Nachdem ich mich durch eine blonde Perrücke, einen breitgeränderten Hut und eine grüne Brille unkenntlich gemacht und durch mehre Westen und Shawls in einen sehr beleibten ältlichen Herrn verwandelt hatte, begab ich mich mit Josias Barnes, dem ich zuvor die nöthigen Weisungen über sein Benehmen gegeben, auf das Postamt. Wir traten fünf Minuten vor der Abfahrt des Wagens in den Hof.

Bristowe, der den Platz Nummer Eins hatte, saß schon im Eilwagen.

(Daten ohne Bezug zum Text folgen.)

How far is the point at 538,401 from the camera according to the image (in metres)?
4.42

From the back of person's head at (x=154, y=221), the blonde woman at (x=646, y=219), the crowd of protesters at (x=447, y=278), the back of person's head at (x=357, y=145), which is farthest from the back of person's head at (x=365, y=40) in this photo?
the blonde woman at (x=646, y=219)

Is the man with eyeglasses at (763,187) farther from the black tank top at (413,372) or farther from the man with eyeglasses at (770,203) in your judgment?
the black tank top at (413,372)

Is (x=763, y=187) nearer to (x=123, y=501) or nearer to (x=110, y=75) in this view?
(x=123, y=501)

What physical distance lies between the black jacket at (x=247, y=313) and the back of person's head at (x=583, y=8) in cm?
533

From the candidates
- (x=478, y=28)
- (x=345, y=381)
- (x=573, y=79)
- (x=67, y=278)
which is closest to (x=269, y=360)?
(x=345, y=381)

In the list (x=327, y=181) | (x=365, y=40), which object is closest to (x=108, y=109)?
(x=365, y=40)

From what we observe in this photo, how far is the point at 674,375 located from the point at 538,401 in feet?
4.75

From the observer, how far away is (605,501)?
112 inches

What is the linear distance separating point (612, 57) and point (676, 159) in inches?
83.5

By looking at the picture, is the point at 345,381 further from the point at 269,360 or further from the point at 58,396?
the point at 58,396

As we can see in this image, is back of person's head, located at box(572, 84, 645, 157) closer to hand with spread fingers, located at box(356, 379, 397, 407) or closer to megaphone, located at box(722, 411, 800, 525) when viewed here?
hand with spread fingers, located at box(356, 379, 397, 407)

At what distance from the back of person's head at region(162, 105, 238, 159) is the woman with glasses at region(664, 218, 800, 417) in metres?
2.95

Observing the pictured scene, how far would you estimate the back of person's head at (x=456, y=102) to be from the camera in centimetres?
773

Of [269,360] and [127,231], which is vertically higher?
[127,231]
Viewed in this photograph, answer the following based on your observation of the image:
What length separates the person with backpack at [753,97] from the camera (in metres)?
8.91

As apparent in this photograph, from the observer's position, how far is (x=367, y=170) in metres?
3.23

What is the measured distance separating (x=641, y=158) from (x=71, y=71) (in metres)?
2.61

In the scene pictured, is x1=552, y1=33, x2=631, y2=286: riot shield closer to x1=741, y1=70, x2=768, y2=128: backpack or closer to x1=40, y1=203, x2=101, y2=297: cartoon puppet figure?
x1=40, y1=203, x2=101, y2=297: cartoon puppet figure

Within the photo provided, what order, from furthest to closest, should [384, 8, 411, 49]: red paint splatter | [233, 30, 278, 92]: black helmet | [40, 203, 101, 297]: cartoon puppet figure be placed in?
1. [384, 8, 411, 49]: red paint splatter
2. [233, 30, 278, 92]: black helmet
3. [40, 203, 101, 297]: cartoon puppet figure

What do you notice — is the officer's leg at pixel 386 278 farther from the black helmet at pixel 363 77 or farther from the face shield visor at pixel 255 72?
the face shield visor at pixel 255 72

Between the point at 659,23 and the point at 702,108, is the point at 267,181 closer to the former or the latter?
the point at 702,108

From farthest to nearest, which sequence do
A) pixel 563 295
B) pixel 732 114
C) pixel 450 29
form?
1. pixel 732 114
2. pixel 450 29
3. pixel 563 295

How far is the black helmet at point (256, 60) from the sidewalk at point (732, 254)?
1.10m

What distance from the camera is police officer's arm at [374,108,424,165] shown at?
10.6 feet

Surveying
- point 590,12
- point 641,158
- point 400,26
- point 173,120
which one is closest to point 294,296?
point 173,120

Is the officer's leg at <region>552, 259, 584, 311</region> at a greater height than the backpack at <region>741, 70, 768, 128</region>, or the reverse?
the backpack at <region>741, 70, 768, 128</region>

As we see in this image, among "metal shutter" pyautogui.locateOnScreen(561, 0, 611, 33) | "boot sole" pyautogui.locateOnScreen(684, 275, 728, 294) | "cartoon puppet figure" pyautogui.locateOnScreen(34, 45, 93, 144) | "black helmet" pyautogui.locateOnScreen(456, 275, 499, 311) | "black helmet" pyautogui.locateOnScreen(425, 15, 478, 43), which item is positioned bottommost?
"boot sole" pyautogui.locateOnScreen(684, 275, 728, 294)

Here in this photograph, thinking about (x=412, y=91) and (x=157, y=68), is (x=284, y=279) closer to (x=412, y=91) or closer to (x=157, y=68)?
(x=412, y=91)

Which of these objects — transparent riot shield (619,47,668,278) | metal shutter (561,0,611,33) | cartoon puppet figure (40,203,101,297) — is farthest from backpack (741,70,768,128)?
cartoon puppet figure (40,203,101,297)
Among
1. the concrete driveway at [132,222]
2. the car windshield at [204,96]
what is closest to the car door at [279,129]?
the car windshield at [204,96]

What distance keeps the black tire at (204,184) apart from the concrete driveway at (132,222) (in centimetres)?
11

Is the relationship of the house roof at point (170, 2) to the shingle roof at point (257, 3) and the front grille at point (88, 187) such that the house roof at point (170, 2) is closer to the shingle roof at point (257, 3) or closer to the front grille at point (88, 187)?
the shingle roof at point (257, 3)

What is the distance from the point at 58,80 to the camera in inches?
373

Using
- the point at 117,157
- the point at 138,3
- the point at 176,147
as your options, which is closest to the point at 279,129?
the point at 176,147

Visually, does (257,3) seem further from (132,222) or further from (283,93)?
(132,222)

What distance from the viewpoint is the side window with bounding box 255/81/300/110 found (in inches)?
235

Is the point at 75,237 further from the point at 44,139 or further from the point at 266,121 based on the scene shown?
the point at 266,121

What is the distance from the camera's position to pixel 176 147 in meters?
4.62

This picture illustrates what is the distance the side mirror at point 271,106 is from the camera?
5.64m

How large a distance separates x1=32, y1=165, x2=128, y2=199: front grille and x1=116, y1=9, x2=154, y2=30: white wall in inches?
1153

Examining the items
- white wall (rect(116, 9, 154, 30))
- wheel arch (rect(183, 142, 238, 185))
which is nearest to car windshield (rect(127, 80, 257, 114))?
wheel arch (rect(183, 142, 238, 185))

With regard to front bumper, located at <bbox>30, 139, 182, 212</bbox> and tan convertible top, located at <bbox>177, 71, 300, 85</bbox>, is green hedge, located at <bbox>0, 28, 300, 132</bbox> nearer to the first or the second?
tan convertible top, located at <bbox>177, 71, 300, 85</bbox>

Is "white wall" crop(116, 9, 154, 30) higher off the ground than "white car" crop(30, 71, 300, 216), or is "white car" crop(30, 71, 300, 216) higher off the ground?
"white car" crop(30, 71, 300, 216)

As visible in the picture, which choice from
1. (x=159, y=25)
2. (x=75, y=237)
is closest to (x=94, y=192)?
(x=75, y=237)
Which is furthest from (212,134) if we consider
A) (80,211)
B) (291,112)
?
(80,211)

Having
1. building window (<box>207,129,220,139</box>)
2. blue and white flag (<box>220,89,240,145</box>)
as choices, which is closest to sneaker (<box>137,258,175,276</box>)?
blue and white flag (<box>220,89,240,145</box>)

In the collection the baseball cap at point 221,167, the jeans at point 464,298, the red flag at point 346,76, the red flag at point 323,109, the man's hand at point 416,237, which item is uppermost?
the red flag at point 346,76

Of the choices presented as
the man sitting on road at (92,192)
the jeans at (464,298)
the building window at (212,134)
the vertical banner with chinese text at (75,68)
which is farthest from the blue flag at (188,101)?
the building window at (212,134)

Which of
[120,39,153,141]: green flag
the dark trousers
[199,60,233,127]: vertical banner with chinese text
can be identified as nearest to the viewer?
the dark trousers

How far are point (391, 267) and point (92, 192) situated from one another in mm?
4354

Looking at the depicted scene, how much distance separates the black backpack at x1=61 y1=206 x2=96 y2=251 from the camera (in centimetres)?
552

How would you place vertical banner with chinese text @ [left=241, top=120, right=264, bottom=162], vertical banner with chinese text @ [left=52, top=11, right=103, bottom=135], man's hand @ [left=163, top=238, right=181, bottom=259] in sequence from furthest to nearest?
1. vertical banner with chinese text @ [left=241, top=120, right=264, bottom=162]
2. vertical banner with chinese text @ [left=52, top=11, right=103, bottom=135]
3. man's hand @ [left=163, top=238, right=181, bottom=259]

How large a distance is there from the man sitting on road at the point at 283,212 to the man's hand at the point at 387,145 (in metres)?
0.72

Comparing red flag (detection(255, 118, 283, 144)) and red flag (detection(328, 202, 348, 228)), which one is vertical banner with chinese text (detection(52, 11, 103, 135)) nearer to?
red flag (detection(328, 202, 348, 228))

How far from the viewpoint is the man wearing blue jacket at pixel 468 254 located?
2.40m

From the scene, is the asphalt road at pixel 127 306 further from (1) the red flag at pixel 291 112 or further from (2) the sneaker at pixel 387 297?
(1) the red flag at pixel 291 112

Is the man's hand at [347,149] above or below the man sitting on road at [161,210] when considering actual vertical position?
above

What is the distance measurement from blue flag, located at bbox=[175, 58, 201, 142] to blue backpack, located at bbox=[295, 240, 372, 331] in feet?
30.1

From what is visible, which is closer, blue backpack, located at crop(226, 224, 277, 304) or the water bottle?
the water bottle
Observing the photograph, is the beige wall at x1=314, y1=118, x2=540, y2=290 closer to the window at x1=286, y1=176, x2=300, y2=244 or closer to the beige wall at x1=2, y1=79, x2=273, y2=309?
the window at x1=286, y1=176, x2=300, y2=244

Ich bemerkte, daß sich die drei Freunde beim Einsteigen neugierig ansahen; sie wollten vermuthlich ihre Reisegesellschaft mustern, ehe sie sich in einen so engen Raum einschlossen, aus welchem in einem entscheidenden Augenblicke so schwer zu entkommen war.

Barnes sah aus wie ein Bauer und auch mein Gesicht schien ihnen volle Beruhigung zu gewähren; sie stiegen daher zuversichtlich und wohlgemuth ein.

Einige Minuten gab das herkömmliche »All right!« (Alles in Ordnung) das Zeichen zur Abfahrt, und der Eilwagen verließ rasselnd den Posthof.